[Stored dataset items]
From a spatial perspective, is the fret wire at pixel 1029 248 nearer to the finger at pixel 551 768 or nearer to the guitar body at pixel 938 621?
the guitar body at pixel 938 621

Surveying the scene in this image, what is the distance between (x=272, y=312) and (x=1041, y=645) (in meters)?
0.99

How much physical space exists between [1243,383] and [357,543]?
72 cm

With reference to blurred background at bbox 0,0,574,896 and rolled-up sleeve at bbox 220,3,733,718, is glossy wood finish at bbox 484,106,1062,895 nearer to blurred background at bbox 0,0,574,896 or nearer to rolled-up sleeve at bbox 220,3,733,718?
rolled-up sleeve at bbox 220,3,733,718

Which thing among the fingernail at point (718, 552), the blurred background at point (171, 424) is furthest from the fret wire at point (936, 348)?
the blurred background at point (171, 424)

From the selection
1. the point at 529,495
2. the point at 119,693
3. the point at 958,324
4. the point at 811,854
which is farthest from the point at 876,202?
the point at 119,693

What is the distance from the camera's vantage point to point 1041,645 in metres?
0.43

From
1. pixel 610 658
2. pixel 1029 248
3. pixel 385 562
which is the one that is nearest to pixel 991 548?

Aim of the exercise: Extract every line of the data above and reproduce each one without any change.

Written solution:
From a spatial perspective, is the fret wire at pixel 1029 248 nearer to the finger at pixel 551 768 or nearer to the guitar body at pixel 938 621?
the guitar body at pixel 938 621

Surveying the scene in this image, what is the distance between (x=272, y=312) and (x=1041, y=645) (in meters)?
0.99

How much physical space exists between [1243,383] and [357,543]?
72 cm

With reference to blurred background at bbox 0,0,574,896 and rolled-up sleeve at bbox 220,3,733,718, is glossy wood finish at bbox 484,106,1062,895 nearer to blurred background at bbox 0,0,574,896 or nearer to rolled-up sleeve at bbox 220,3,733,718?
rolled-up sleeve at bbox 220,3,733,718

Which thing among the fingernail at point (718, 552), the blurred background at point (171, 424) is furthest from the fret wire at point (936, 348)?
the blurred background at point (171, 424)

From the selection
1. the point at 529,495
2. the point at 119,693
3. the point at 958,324
4. the point at 811,854
which is farthest from the point at 876,202?
the point at 119,693

What is the distance from the camera's vantage point to point 1041,645 in metres?
0.43

From
1. pixel 610 658
2. pixel 1029 248
3. pixel 385 562
which is the one that is nearest to pixel 991 548?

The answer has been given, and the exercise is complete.